* PROBLEM TO SOLVE: Reproduce the whole listing below without its pictures, exactly as written.

* INFORMATION SUPPLIED:
^^^^^^^^^^^^^^^^

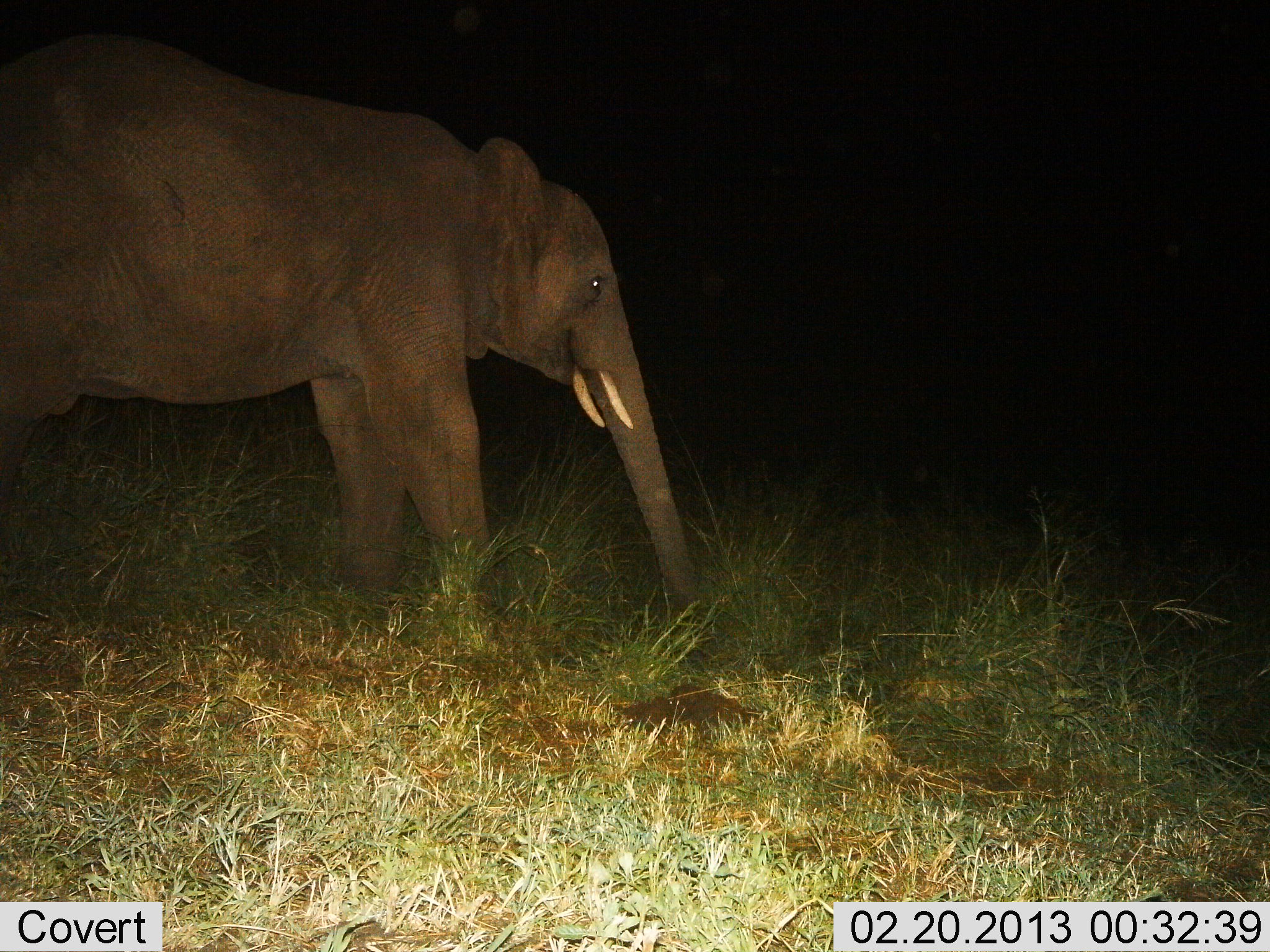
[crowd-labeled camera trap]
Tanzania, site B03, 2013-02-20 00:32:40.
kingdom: Animalia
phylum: Chordata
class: Mammalia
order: Proboscidea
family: Elephantidae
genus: Loxodonta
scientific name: Loxodonta africana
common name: african bush elephant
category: elephant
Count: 1.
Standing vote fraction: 79%.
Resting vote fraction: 0%.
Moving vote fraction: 16%.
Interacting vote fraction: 0%.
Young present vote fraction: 0%.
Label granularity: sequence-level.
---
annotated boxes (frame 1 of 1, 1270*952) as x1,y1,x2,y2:
animal: 0,32,705,602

^^^^^^^^^^^^^^^^

* EXERCISE RESPONSE:
[crowd-labeled camera trap]
Tanzania, site B03, 2013-02-20 00:32:40.
kingdom: Animalia
phylum: Chordata
class: Mammalia
order: Proboscidea
family: Elephantidae
genus: Loxodonta
scientific name: Loxodonta africana
common name: african bush elephant
category: elephant
Count: 1.
Standing vote fraction: 79%.
Resting vote fraction: 0%.
Moving vote fraction: 16%.
Interacting vote fraction: 0%.
Young present vote fraction: 0%.
Label granularity: sequence-level.
---
annotated boxes (frame 1 of 1, 1270*952) as x1,y1,x2,y2:
animal: 0,32,705,602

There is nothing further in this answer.